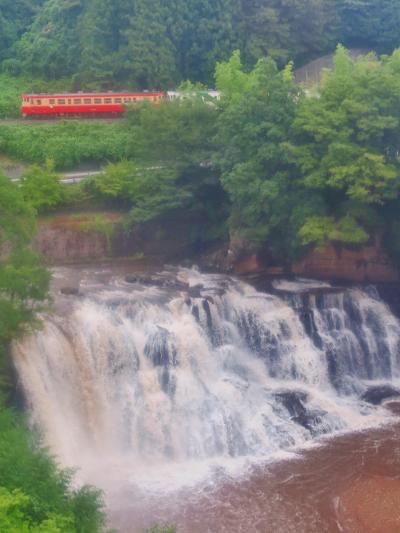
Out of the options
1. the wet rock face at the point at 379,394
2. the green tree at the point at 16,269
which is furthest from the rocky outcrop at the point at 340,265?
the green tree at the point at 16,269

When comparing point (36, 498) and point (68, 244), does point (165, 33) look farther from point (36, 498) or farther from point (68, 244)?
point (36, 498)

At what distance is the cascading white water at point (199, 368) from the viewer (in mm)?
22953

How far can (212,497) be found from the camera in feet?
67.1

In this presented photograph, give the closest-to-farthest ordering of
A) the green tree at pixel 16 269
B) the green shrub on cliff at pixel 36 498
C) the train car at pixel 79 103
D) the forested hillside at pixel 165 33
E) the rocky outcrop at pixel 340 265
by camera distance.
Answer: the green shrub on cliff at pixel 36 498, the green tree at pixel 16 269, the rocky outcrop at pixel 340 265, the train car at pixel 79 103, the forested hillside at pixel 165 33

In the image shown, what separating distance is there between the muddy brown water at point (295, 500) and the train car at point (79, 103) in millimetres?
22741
■ ■ ■ ■
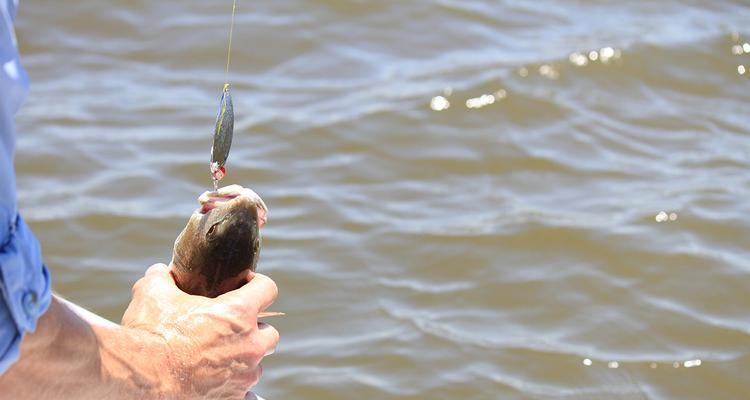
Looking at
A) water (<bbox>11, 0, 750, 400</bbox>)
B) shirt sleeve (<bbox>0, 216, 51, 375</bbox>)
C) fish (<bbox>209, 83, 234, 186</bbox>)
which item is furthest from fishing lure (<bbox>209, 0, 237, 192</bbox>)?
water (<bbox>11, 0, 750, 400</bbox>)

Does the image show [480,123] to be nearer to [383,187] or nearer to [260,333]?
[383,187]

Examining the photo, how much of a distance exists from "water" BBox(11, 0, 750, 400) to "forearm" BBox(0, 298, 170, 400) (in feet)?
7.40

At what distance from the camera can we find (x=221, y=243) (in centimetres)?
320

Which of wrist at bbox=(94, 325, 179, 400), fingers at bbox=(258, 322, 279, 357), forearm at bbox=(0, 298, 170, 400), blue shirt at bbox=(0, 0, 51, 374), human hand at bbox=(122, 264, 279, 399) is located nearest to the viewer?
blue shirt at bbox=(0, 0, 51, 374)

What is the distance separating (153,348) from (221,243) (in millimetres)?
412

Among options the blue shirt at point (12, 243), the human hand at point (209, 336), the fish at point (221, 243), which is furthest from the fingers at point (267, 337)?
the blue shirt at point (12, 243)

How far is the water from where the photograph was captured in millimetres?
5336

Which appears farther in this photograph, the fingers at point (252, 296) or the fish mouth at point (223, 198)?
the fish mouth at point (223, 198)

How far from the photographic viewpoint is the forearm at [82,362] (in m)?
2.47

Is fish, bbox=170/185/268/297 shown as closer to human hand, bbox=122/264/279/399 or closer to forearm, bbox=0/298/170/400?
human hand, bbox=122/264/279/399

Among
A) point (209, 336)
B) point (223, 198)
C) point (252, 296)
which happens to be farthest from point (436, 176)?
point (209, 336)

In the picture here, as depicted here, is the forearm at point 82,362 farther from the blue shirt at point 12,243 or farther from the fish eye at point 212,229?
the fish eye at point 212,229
■ ■ ■ ■
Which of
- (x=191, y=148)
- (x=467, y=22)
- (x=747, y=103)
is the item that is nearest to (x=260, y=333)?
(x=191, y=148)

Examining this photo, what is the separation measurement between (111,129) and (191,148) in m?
■ ■ ■ ■
▸ What to do:
Count the lines of the listing above that contain the string "hillside". Case counts; reply with the number only.

▸ Result of the task:
2